Val-de-Reuil, j’en parle tant au point d’en ennuyer certains, ne suis salué un peu partout, parfois aux antipodes, que comme le premier magistrat de la plus jeune commune de France et en suis fier, y ai laissé quelques plumes questions boulot et perdu quelques illusions côté ego. Le Président de la République m’appelle comme cela devant les indiens ou les japonais qui n’y comprennent rien, mais, lui, cela le détend, alors tant mieux, il en a besoin. Dans ma ville, je fais du sport, quand je n’y remets pas coupes et médailles, et, de nouveau, y courrai dès que mon genou sera opéré… à Rouen après les élections. J’y ai des amis sincères et des ennemis qui le sont plus encore. C’est dire. Je m’y présente aux élections depuis 14 ans et j’y vote. J’y représente mon parti et soutiens des candidats qui ne me le rendent pas (ou pas toujours). N’est-ce pas ainsi qu’un territoire devient terroir ? J’y ai mon compte en banque, à la caisse d’épargne s’il vous plaît, les livrets des mômes y furent ouverts, et j’y rembourse mes crédits (y compris pour faire campagne). Accessoirement j’y dépense mon salaire. Mon vieil Espace Renault, celui qui a remplacé le Voyager Chrysler aux sièges déglingués que j’ai donné à un club de la Ville, y est bien sûr immatriculé. Ma voiture d’entreprise aussi.
Pas d’attaches me dit-on ? Mes enfants y ont passé le Bafa, le permis, leurs stages, leur journée d’appel à Evreux etc. Ils n’y vont pas à l’école. Ma grande approche des trente ans et est avocate. Mon grand est ingénieur et part en Australie. Ma femme s’occupe régulièrement de nos seniors et, parfois, on serait étonné de l’identité de ceux dont on recueille la détresse au repas des aînés parce qu’un fils n’est pas assez attentionné ou un petit fils trop éloigné. « Il font leur sport plutôt que de me visiter» me disait récemment une charmante vieille dame esseulée dont on n’aurait pas cru qu’elle fut de mes partisans. Excusons ceux qu’elle visait. Ces propos sont assez communs et souvent infondés. Ma mère aussi me disait cela avant qu’elle ne meurt brusquement.
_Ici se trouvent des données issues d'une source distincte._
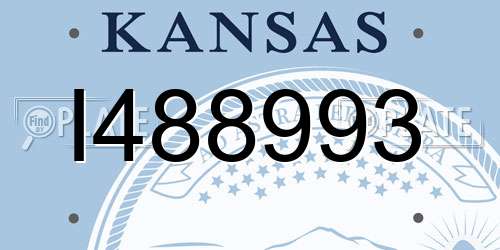 I488993 Kansas License Plate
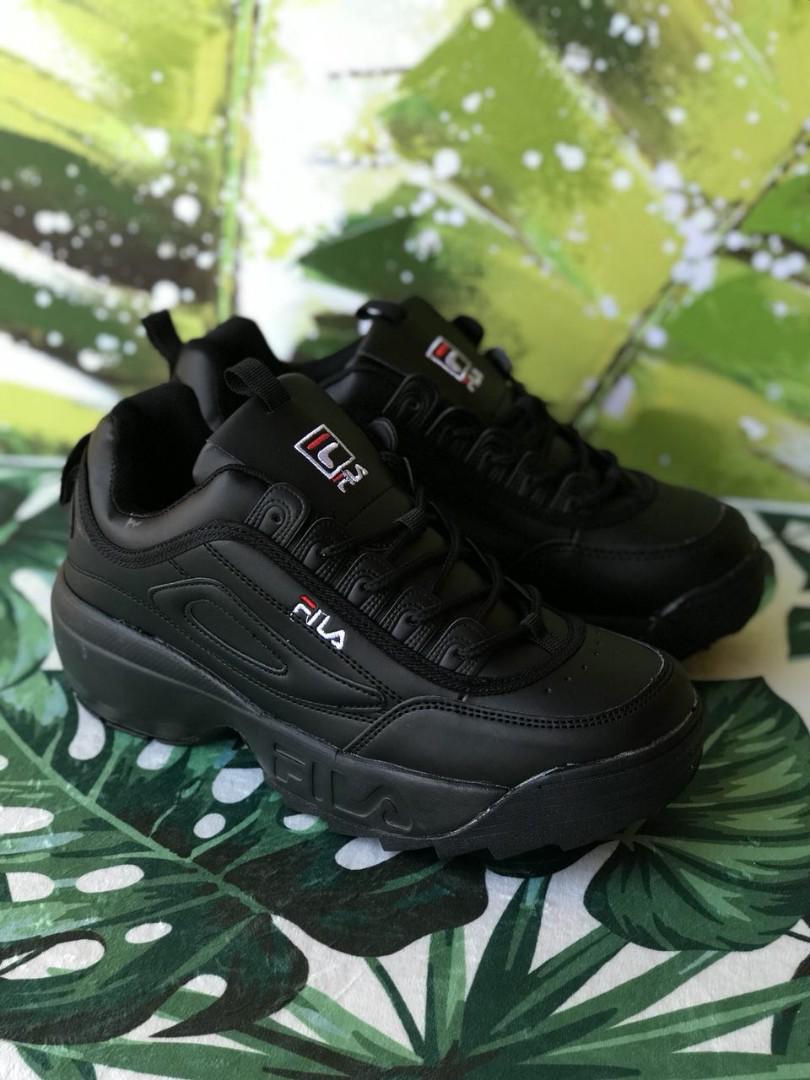 Fila disruptor 2 triple black top
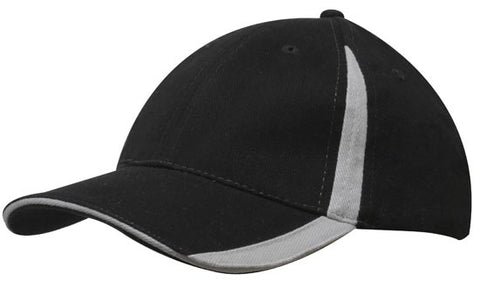 Brushed Heavy Cotton Cap w/Peak & Crown Inserts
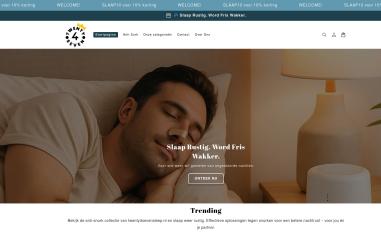 Schermafbeelding van twenty4sevensleep.com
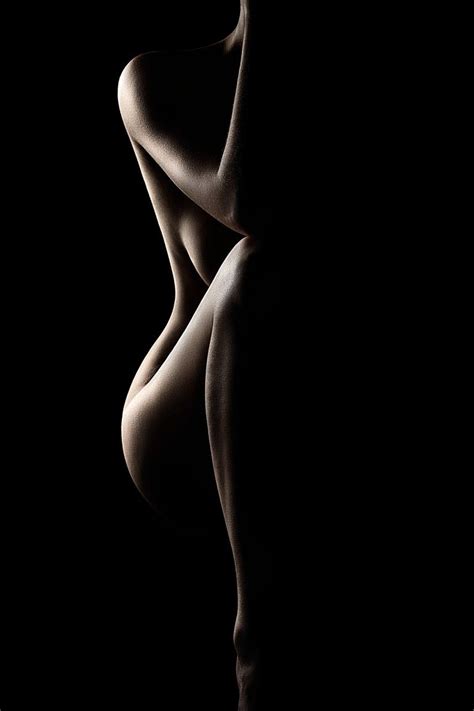 Artistic Nude Fine Art Of A Naked Woman Silhouette On Black Background My Xxx Hot Girl
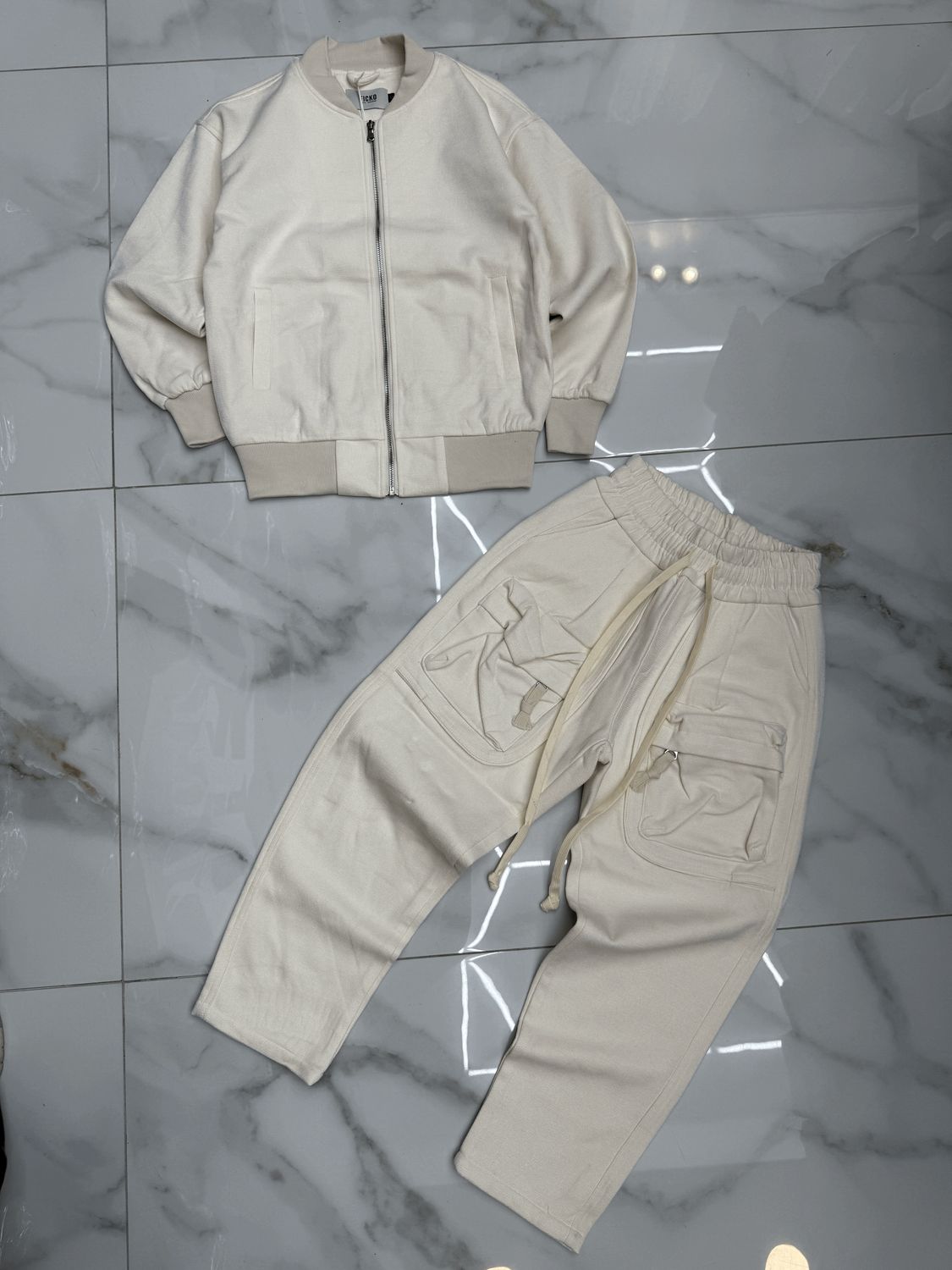 Completo VIP Sartoriale Cargo Zip BAMBINO beige Completo VIP Sartoriale Cargo Zip BAMBINO beige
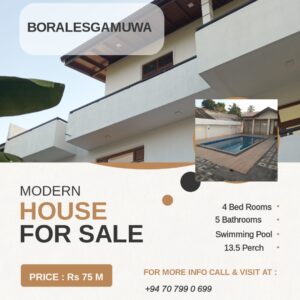 Luxury House for sale | Boralesgamuwa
Sauf qu’elle me reprochait d’être toujours à m’occuper de Val-de-Reuil plutôt qu’à l’assister. Que dire des vivants ? Mon père habite Comteville dans l’Eure depuis dix ans au moins et s’y sent bien. Il va chercher ses journaux dans la Ville de Jean-Louis Destans, mes beaux-parents dans la communauté de communes d’Ezy là aussi dans l’Eure, la grand-mère de ma femme est décédée à la Couture-Boussey dans l’Eure. Un genre de grand chelem !
Non vraiment, on ne fait pas plus Eurois et Rolivalois que moi, ma foi.